First, inside the eurozone, the fact that Greece was the first country to fall into trouble cemented the view of northern Europeans that the crisis was fiscal. For Greece was, indeed, a case of remarkable fiscal profligacy, with net public debt at more than 100 per cent of GDP even before the crisis. But elsewhere the position was quite different: private borrowing was the root cause of the crisis in Ireland and Spain and, to a lesser extent, in Portugal. Italy’s public debt was high, but not because of recent profligacy. By deciding that the crisis was largely fiscal, policy makers could ignore the truth that the underlying cause of the disarray was irresponsible cross-border lending, for which suppliers of credit are surely as responsible as users. If the culpability of both sides – lenders and borrowers – had been understood, the moral case for debt write-offs would have been clearer.
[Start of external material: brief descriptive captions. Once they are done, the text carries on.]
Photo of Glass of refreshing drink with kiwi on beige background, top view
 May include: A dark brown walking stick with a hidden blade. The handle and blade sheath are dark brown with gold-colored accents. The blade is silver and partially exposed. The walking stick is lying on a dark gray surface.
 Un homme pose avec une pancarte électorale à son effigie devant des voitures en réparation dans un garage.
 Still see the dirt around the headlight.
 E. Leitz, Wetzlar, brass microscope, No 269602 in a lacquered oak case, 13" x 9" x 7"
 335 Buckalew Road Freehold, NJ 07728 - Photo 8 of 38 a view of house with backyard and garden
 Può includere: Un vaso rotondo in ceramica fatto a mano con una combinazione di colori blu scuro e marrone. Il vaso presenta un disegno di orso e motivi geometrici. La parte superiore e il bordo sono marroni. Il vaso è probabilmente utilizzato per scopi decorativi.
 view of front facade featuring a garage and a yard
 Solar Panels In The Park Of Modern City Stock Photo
Second, the Greek crisis frightened policy makers everywhere. Instead of focusing efforts on remedying the collapse of the financial sector and reducing the overhang of private debt, which were the causes of the crisis, they focused on fiscal deficits. But these were largely a symptom of the crisis, though also, in part, an appropriate policy response to it. As I have noted, in June 2010, shortly after the first Greek programme, leaders of the Group of 20 leading countries, meeting in Toronto, decided to reverse the stimulus, declaring that “advanced economies have committed to fiscal plans that will at least halve deficits by 2013”. A sharp tightening followed (see charts). Policy makers justified the shift with supportive academic research: the view that fiscal contraction could be expansionary was an encouragement; the view that growth would fall if public debt grew too high was a warning.
What looked, until mid-2010, to be a burgeoning recovery from the nightmare of the “Great Recession” was aborted, notably so in the UK and eurozone. The greater success of the US in surviving austerity was probably due to its more aggressive clean-up of the financial sector, greater acceptance of deleveraging by households and its more aggressive monetary policy, particularly relative to the eurozone’s. If the latest forecasts from the OECD are right, eurozone GDP will be lower in the fourth quarter of 2014 than it was in the first quarter of 2008 and a mere 0.7 per cent higher than in the first quarter of 2011. Did fiscal tightening cause such a weak recovery on its own? Certainly not. But it removed a still desperately needed offset to the contractionary forces emanating from crisis-hit private sectors.
What makes this story depressing is that it was unnecessary. At first, it might have made sense to fear the Greek crisis was the first outbreak of a fiscal-crisis pandemic. Yet it soon became clear that countries with their own floating currencies could still sell public debt at ultra-low interest rates. This was partly due to “quantitative easing” by their central banks. Possessing a central bank of your own gives a government a degree of freedom in managing its response to a financial crisis. For such countries, the time for rapid structural fiscal tightening comes only after the private sector starts to eliminate its structural financial surpluses. That would not be so soon after the crisis. It would also require prior restructuring of the financial sector and writedowns of excessive private debt.
In brief, the Greek crisis proved a triple calamity: a calamity for the Greeks themselves; a calamity for the popular view of the crisis inside the eurozone; and a calamity for fiscal policy everywhere. The result has been stagnation, or worse, particularly in Europe. Today, we have to recognise that the huge falls in output relative to pre-crisis trends may well never be recouped. Yet the reaction of policy makers has not been to admit the mistakes, but to redefine acceptable performance at a new, lower level. It is a sad story.